I'm filling a window with a blank swap chain that's being handled by DirectX 12. While fooling a round a bit with Explicit Multi-Adapter, I came across this weird behaviour...
As shown in pretty much all DX12 demo code in existence so far, I loop through all DXGI adapters that I get using IDXGIFactory4::EnumAdapters1()
to find the most suitable (or in my case every) adapter at D3D_FEATURE_LEVEL_11_0
or higher. And as shown in the demos, I discard all adapters that have the DXGI_ADAPTER_FLAG_SOFTWARE
like this:
if ((adapterDesc.Flags & DXGI_ADAPTER_FLAG_SOFTWARE) != FALSE)
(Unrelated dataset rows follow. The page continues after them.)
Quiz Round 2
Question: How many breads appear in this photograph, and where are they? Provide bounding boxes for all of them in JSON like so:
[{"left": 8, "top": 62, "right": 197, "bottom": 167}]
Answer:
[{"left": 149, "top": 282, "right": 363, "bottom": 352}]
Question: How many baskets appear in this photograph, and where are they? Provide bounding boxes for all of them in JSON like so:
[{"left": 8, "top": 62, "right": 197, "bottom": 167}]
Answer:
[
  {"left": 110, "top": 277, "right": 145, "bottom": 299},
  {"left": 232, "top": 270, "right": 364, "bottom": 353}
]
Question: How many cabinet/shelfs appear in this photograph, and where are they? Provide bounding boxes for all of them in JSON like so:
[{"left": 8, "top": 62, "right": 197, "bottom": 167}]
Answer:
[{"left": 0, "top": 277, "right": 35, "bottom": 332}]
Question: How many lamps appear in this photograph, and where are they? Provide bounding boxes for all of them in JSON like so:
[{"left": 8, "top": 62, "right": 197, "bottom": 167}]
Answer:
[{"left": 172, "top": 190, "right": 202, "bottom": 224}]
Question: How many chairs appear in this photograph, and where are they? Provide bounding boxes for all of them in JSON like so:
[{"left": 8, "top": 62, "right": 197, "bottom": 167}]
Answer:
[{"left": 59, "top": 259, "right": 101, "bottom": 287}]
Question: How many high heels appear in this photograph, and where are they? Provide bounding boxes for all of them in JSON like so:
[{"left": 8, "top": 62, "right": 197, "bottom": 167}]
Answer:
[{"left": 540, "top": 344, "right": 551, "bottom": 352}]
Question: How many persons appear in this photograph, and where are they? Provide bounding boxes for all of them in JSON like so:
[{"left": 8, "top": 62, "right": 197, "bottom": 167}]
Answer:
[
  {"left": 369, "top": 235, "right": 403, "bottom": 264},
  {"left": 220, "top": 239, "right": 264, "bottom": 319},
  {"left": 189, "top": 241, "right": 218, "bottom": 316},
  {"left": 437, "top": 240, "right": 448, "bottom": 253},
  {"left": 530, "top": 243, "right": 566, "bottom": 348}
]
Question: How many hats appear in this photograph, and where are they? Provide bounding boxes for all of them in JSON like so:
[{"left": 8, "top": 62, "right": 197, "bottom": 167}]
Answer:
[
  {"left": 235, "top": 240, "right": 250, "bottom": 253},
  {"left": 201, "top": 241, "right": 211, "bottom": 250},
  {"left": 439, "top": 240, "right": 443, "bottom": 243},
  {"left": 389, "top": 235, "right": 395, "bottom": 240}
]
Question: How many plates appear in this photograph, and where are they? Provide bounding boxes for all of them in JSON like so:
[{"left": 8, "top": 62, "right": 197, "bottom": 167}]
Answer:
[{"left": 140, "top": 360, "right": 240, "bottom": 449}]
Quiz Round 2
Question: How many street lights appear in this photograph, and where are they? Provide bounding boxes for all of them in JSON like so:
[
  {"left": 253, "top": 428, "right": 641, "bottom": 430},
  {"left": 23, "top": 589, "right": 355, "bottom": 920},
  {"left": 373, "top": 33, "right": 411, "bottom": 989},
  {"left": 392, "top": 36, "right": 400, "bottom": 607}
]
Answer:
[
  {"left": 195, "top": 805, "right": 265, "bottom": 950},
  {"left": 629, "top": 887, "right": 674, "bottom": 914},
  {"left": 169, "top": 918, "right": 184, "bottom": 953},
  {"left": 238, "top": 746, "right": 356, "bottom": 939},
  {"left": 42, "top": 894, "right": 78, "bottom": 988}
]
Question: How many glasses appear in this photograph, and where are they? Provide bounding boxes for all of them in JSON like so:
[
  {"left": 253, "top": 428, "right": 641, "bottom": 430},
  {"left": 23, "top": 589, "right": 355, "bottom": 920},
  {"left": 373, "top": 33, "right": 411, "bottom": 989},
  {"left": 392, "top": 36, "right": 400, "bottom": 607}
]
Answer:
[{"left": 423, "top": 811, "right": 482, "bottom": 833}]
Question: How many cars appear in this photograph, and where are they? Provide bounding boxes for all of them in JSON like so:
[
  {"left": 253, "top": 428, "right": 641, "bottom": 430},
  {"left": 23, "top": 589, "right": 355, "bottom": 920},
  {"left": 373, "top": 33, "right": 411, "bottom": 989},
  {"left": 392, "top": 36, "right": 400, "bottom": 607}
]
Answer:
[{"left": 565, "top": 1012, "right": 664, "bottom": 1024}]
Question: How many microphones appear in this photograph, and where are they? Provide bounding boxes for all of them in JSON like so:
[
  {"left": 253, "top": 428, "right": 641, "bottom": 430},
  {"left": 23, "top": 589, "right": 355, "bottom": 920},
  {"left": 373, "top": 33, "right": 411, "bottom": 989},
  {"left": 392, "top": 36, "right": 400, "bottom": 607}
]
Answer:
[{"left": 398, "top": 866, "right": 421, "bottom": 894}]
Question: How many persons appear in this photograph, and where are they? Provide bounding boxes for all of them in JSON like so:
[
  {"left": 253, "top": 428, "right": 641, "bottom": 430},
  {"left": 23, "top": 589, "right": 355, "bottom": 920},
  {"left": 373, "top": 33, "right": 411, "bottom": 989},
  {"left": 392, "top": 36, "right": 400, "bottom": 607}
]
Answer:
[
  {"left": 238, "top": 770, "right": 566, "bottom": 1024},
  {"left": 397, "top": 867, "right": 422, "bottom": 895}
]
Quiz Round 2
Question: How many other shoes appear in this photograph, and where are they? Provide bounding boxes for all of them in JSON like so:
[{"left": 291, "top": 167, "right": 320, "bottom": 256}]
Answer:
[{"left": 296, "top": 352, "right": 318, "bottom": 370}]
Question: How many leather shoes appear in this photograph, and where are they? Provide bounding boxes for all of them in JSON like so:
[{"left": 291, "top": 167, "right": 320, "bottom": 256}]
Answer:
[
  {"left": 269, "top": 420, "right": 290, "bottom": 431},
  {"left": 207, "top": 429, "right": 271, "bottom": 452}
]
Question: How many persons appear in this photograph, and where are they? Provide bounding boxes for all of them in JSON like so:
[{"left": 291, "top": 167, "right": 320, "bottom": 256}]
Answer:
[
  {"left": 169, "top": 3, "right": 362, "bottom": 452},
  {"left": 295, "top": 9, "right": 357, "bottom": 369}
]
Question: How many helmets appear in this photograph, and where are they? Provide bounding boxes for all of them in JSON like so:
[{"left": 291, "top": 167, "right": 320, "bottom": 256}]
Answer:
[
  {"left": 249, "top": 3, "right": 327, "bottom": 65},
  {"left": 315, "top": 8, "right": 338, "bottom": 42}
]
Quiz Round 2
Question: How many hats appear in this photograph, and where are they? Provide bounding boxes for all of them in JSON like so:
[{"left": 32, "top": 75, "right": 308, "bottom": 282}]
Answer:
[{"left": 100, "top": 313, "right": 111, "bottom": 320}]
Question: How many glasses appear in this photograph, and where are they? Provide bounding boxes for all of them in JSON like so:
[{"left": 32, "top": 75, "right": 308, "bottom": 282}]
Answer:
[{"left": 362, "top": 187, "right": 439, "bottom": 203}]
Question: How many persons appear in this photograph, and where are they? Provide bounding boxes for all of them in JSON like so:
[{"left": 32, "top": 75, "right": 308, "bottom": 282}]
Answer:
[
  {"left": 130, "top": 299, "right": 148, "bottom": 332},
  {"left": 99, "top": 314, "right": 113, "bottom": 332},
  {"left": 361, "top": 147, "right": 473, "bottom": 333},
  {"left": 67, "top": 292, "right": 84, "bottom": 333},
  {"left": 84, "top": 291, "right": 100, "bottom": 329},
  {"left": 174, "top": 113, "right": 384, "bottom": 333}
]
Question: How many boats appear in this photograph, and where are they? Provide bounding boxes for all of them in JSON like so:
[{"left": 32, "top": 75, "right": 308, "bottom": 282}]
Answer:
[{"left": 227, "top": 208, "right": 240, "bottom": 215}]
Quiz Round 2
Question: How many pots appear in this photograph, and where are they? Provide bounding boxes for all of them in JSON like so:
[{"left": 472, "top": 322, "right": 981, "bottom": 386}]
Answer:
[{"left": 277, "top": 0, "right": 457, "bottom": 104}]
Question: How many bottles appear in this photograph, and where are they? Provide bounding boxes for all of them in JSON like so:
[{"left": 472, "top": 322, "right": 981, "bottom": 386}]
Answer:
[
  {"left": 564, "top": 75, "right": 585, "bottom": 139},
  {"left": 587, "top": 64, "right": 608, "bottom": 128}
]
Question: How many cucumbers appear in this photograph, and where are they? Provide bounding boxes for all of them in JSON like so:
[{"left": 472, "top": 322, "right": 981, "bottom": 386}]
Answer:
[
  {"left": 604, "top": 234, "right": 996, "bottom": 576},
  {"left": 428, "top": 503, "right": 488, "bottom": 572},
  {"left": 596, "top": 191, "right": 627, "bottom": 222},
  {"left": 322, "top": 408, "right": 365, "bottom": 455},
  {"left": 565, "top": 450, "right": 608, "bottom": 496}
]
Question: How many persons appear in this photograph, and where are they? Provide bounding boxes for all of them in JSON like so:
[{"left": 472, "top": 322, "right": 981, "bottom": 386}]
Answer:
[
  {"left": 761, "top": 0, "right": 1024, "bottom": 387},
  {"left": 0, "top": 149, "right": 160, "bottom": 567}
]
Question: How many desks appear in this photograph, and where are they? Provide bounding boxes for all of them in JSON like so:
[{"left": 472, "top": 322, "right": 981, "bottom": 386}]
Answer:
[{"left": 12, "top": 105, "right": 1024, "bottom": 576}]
continue; // Check the next adapter.
In my implementation I then dump all compatible adapters into a std::vector
to be used later.
If I use a breakpoint to check how everything looks at runtime, I notice my adapter list only contains one adapter after the loop has exited, which is not what I would expect, as I have both an NVIDIA GeForce GT 650M and an Intel HD Graphics 4000.
By breaking during the loop and checking the DXGI_ADAPTER_DESC2
structure for each adapter, I find that the one I get is indeed the GT 650M, so that means my integrated graphics is identifying itself as a software adapter.
This is plausible on its own, but if you look at a picture of an Ivy Bridge die (which is what I have) you see a big area cordoned off as "Processor Graphics", which Intel themselves define like this: "Processor graphics refer to graphics that are physically in the processor package or integrated into the processor silicon." That just screams "hardware adapter" at me.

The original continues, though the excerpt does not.